JAKARTA, KOMPAS - Aturan terkait perusahaan teknologi finansial masih kompleks. Pengaturan, pengawasan, dan pembinaan perusahaan teknologi finansial melibatkan berbagai otoritas karena beragamnya produk keuangan yang dimiliki perusahaan.
Ketua Dewan Komisioner Otoritas Jasa Keuangan (OJK) Wimboh Santoso dalam pembukaan diskusi “Antisipasi Disrupsi Teknologi Keuangan Kerja 4.0: Mengendalikan Fintech sebagai Parameter Perekonomian Masa Kini” di Jakarta, Rabu (23/2/2019), mengatakan, keberagaman produk dari perusahaan teknologi finansial (tekfin) menimbulkan masalah legalitas, risiko, dan regulasi.
Wimboh menyampaikan, isu yang muncul saat ini adalah perusahaan tekfin yang bukan perusahaan jasa keuangan dapat mengeluarkan produk keuangan. Adapun beberapa jenis perusahaan tekfin yang beroperasi di Indonesia adalah yang bergerak di sistem pembayaran, penghimpunan modal, pengelolaan investasi, pembiayaan, dan perasuransian.
Keberagaman produk dari perusahaan teknologi finansial menimbulkan masalah legalitas, risiko, dan regulasi
Solusi yang diterapkan saat ini adalah perusahaan tekfin yang mengeluarkan produk pembiayaan diawasi OJK dan produk pembayaran diawasi Bank Indonesia (BI). Namun, tidak menutup kemungkinan produk perusahaan tekfin akan berinovasi sehingga membutuhkan pengawasan lintas lembaga dan sektor. “Ini ke depan harus kita atur dalam undang-undang,” kata Wimboh.
Wimboh melanjutkan, prinsip dasar pembuatan aturan bagi perusahaan tekfin adalah perlindungan konsumen. Perusahaan tekfin juga harus membuktikan pada OJK bahwa konsep bisnis akan berkelanjutan.

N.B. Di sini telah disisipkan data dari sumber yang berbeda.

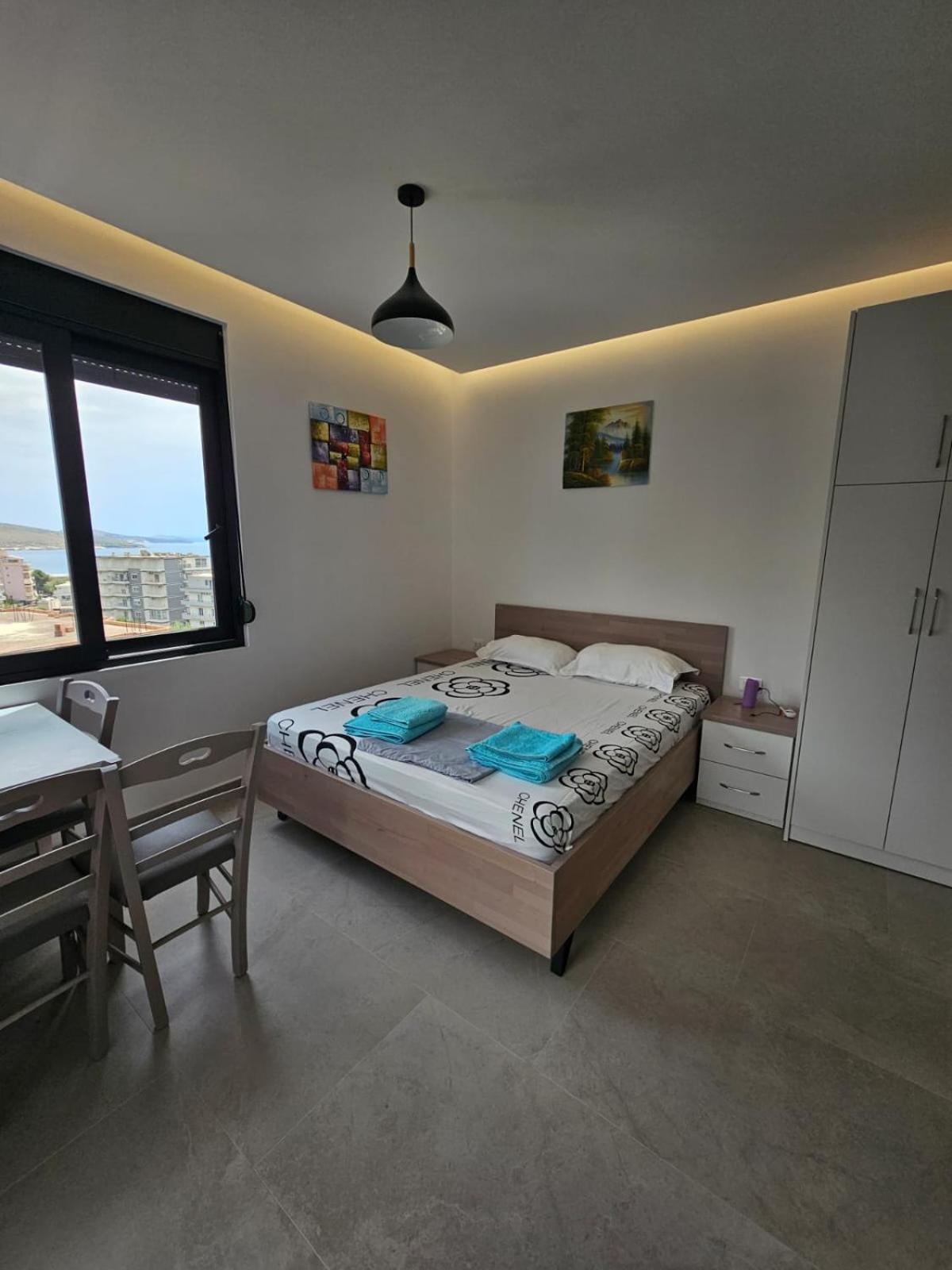 Green Pearl Studio Sea View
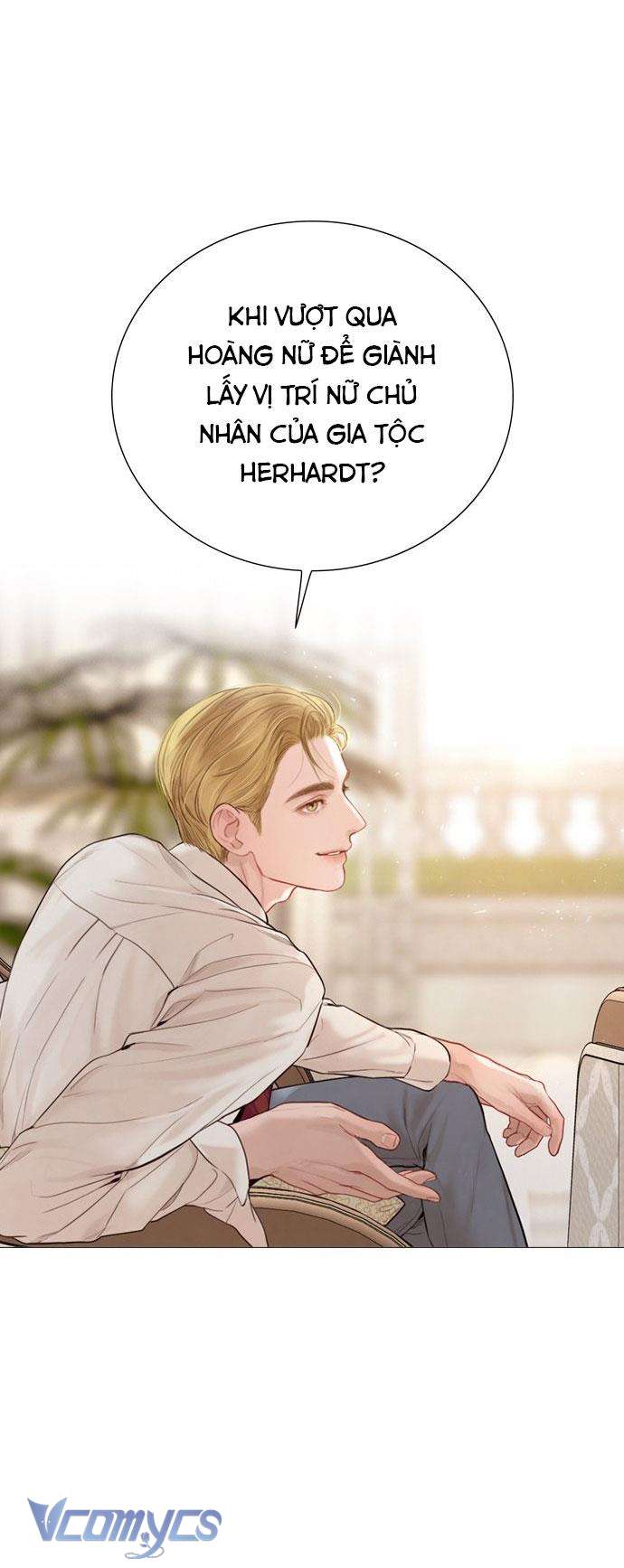 Hãy Khóc Và Cầu Nguyện Đi Chapter 32 - Trang 4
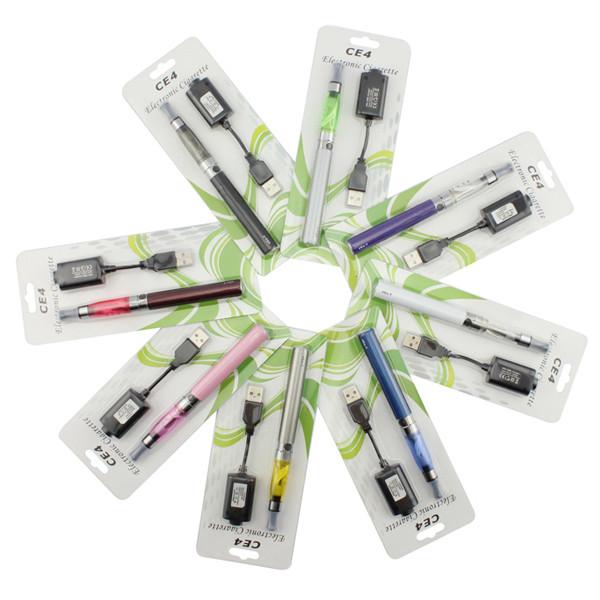 Ego CE4 Electronic Cigarett...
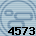4573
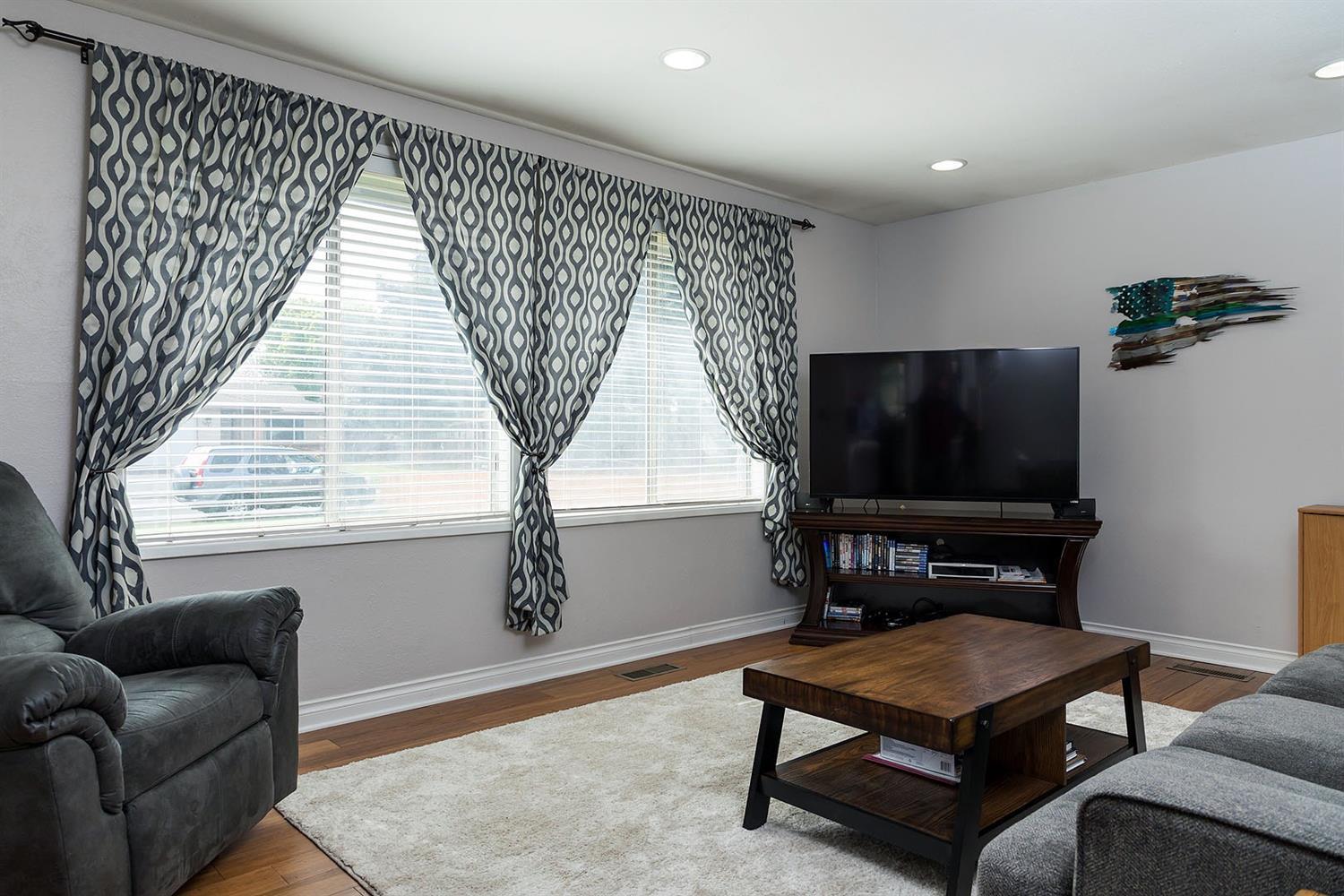 Gatewood - Residential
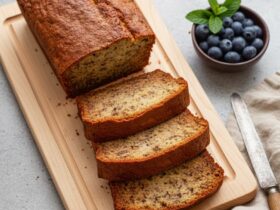 The Best One-Bowl Gluten-Free Banana Bread (Moist and Easy) unnamed 60 e1770540574648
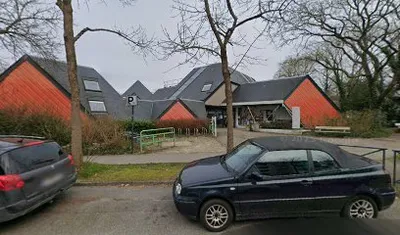 Gymrennesud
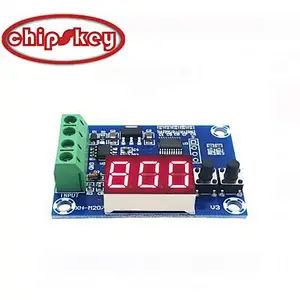 Chipskey XH-M207 universal digital transmitter 0-5V input and output 0-500 0-100 or any display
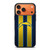 Los Angeles Chargers 06 iPhone 17 Pro Max Case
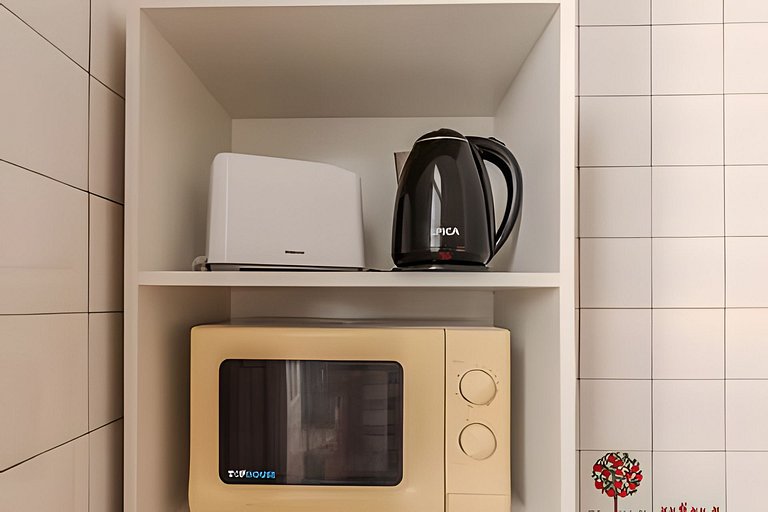 Departamento familiar en Buenos Aires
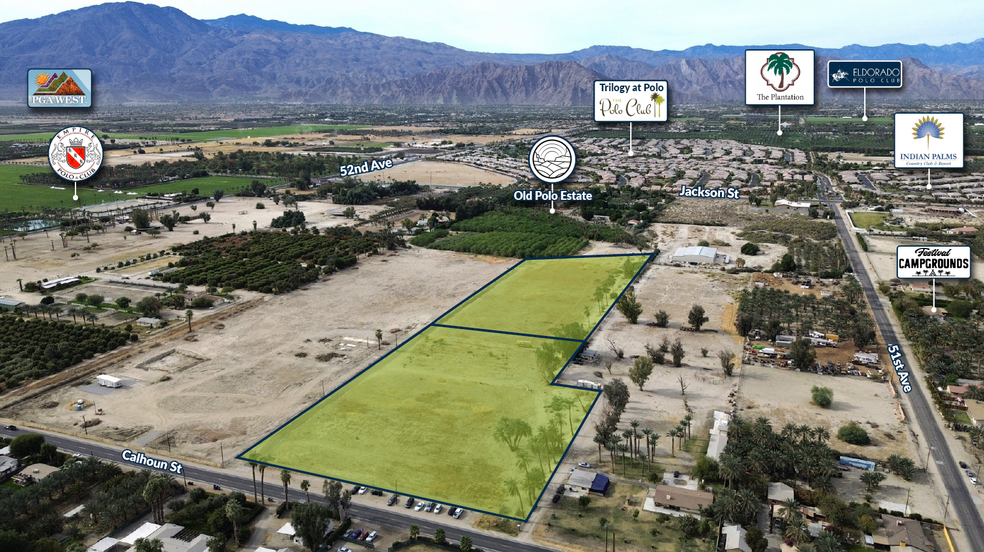 51317 Calhoun Street, Coachella, CA en venta - Otros - Imagen 1 de 6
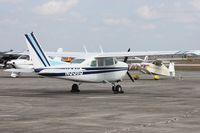 N3311S @ SEF - Cessna 210J - by Florida Metal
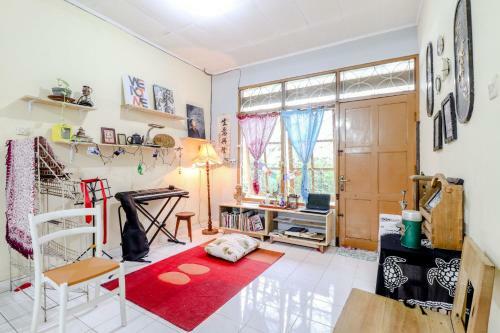 Khatumbiri Yogyakarta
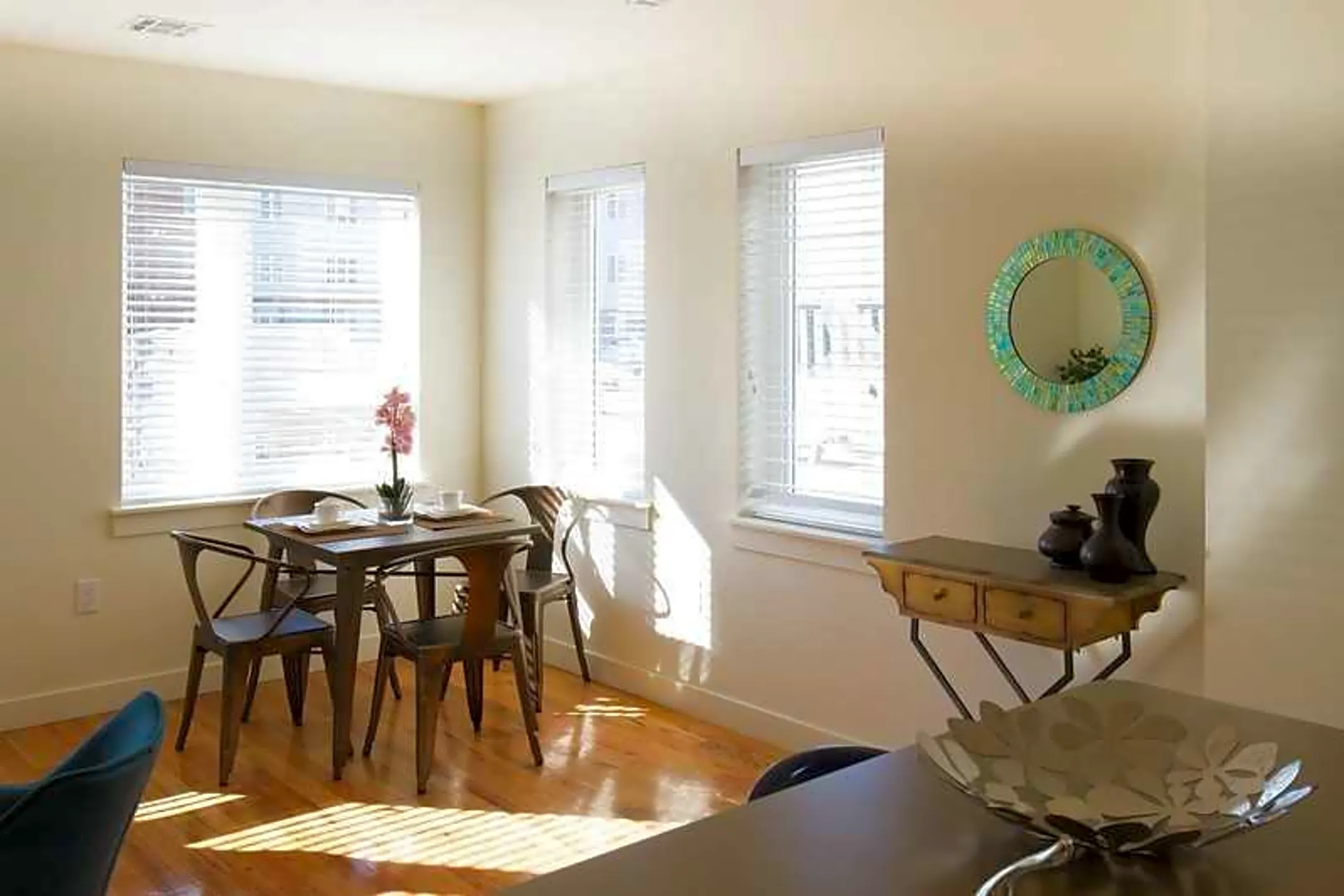 Pleasantville Senior Apartments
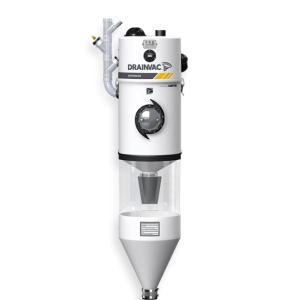 Пилосос центральний Cyclovac GS125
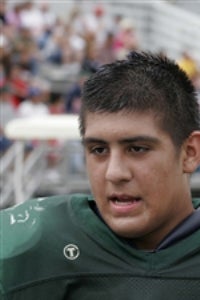 Moises Quiroga mugshot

Aturan terbaru OJK yang telah mengatur perusahaan tekfin adalah POJK No.37/POJK.04/2018 tentang equity crowdfunding. OJK sebelumnya telah mengatur tentang peer to peer (P2P) lending, inovasi keuangan digital, serta penyelenggaraan layanan perbankan digital oleh bank umum.
OJK saat ini mengawasi 88 perusahaan tekfin P2P lending. Adapun jumlah peminjam mencapai 5,5 juta orang dengan nilai Rp 4,78 triliun pada 2018. Per November 2018, total 207 perusahaan tekfin beroperasi di Indonesia.
Deputi Komisioner OJK Institute Sukarela Batunanggar menyampaikan, selama produk yang ditawarkan adalah produk keuangan yang menjadi ranah OJK, perusahaan tekfin tetap harus tunduk pada aturan OJK meskipun perusahaan itu bukan perusahaan keuangan.
“OJK mendorong perusahaan tekfin untuk mendaftar kepada OJK terlebih dulu,” tutur Sukarela. Ini perlu dilakukan walaupun belum semua regulasi OJK telah mengakomodasi produk yang tersedia. Dengan begitu, inovasi perusahaan dan perlindungan konsumen tetap terjaga.
Secara terpisah, Direktur Riset Center of Reform on Economics (CORE) Indonesia, Piter Abdullah Redjalam menyampaikan, terdapat tiga domain yang mengatur perusahaan tekfin, yaitu OJK, BI dan Kementerian Komunikasi dan Informatika (Kominfo). “Yang perlu ditingkatkan adalah koordinasi antar-lembaga sehingga regulasi tidak jalan sendiri-sendiri,” katanya.
Regulasi yang sejalan, mulai dari pengawasan dan pembinaan perusahaan tekfin, akan menciptakan iklim yang baik bagi perkembangan perusahaan.
Terintegrasi
Direktur Kebijakan Publik Asosiasi Fintech Indonesia (Aftech) Ajisatria Suleiman menyampaikan, tidak menutup kemungkinan pada 2019, akan ada cross-selling produk. Misalnya, perusahaan tekfin produk pembiayaan menawarkan asuransi atau perusahaan tekfin perjalanan akan memiliki produk pembayaran dan asuransi.
“Produk perusahaan akan semakin terintegrasi. Jadi, apa yang kita idealkan mengenai tekfin bisa terjadi,” ujar Ajisatria.